L'ensemble de la Zone Sûre Temporaire était établi dans deux complexes résidentiels non livrés, soit un total de soixante-quatorze immeubles. Les deux complexes sont proches l'un de l'autre, une route les traverse. Parce qu'ils n'étaient pas livrés, des murs de chantier bloquent encore le périmètre. Des soldats ont installé des lignes de défense à plusieurs entrées, avec chars, véhicules blindés et armement lourd en position. À l'intérieur du complexe, on estime à plus de deux cent mille personnes, et d'autres fuyards entrent en continu dans la Zone Sûre Temporaire. Toutes ces personnes doivent subir un contrôle corporel complet avant d'être autorisées à entrer. Li Fan vit aussi plusieurs personnes mordues par des zombies tenter de semer le chaos pour s'infiltrer, mais toutes furent abattues sur place. Devant cette scène, Li Fan hocha la tête avec approbation.

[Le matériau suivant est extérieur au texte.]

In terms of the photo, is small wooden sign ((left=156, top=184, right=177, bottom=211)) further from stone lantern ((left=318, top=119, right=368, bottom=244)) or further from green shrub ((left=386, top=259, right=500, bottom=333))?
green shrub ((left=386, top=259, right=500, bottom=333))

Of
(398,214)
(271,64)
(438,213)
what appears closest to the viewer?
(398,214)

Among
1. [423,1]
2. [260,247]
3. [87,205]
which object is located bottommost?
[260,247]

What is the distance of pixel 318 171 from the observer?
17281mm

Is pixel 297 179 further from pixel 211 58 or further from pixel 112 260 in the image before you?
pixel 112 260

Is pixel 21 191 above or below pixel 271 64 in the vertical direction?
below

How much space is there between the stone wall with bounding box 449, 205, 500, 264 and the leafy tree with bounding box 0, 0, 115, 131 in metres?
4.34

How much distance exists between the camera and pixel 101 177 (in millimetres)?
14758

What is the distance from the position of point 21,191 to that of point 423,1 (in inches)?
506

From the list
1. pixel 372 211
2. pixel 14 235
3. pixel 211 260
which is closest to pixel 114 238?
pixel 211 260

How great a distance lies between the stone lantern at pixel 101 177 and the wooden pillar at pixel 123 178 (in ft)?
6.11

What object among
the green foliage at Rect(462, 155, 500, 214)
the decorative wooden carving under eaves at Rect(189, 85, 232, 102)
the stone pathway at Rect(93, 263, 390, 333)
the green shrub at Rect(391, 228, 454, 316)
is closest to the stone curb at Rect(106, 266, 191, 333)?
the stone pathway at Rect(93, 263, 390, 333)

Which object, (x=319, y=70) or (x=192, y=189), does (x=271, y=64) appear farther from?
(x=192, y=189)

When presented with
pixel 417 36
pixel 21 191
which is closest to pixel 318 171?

Vous savez, le nombre de personnes dans la Zone Sûre Temporaire est déjà en surcharge. Les endroits qu'explora la Libellule d'argent dans tout le complexe fourmillaient de monde. Si quelqu'un mute à ce moment-là, les conséquences sont inimaginables. Cependant, si les Autorités ne trouvent pas le moyen d'évacuer une partie de la population, une autre émeute éclatera plus tôt ou plus tard. Les provisions et la consommation quotidienne de ces gens représentent des chiffres astronomiques. Une fois qu'ils auront trop faim, n'importe quoi peut arriver.
À la tombée du soir, un groupe de gens marcha d'un pas résolu vers le Camping-car Forteresse, au loin. Li Fan les vit immédiatement.
« Enfin, ils sont là. Ça m'a fait attendre ! »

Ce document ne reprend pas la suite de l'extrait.